* _Data below_
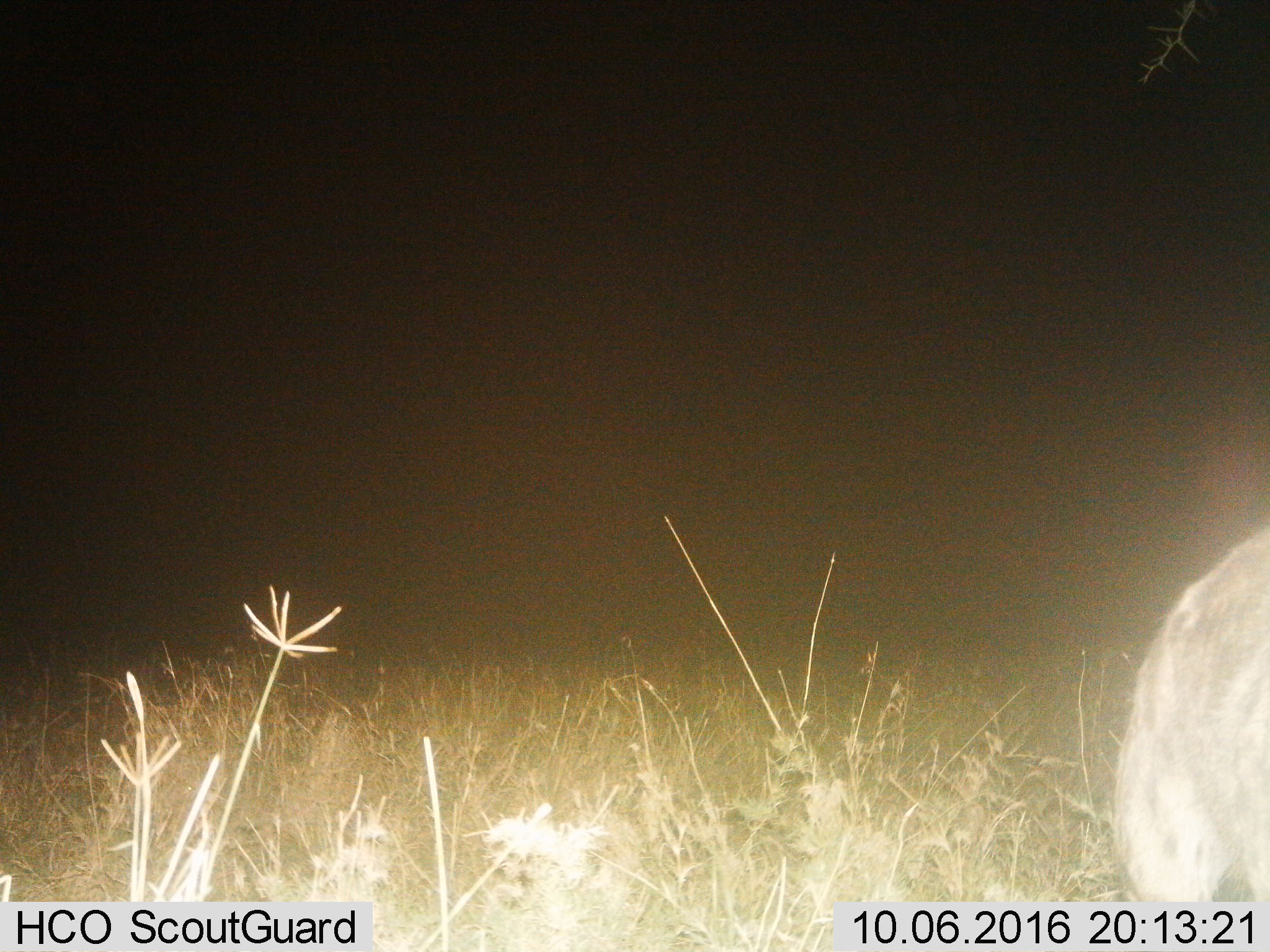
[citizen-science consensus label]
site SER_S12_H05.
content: unidentified animal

* _What the task requires_
In full and without error, repeat the listing above, omitting its images.

* _Written reply_
[citizen-science consensus label]
site SER_S12_H05.
content: unidentified animal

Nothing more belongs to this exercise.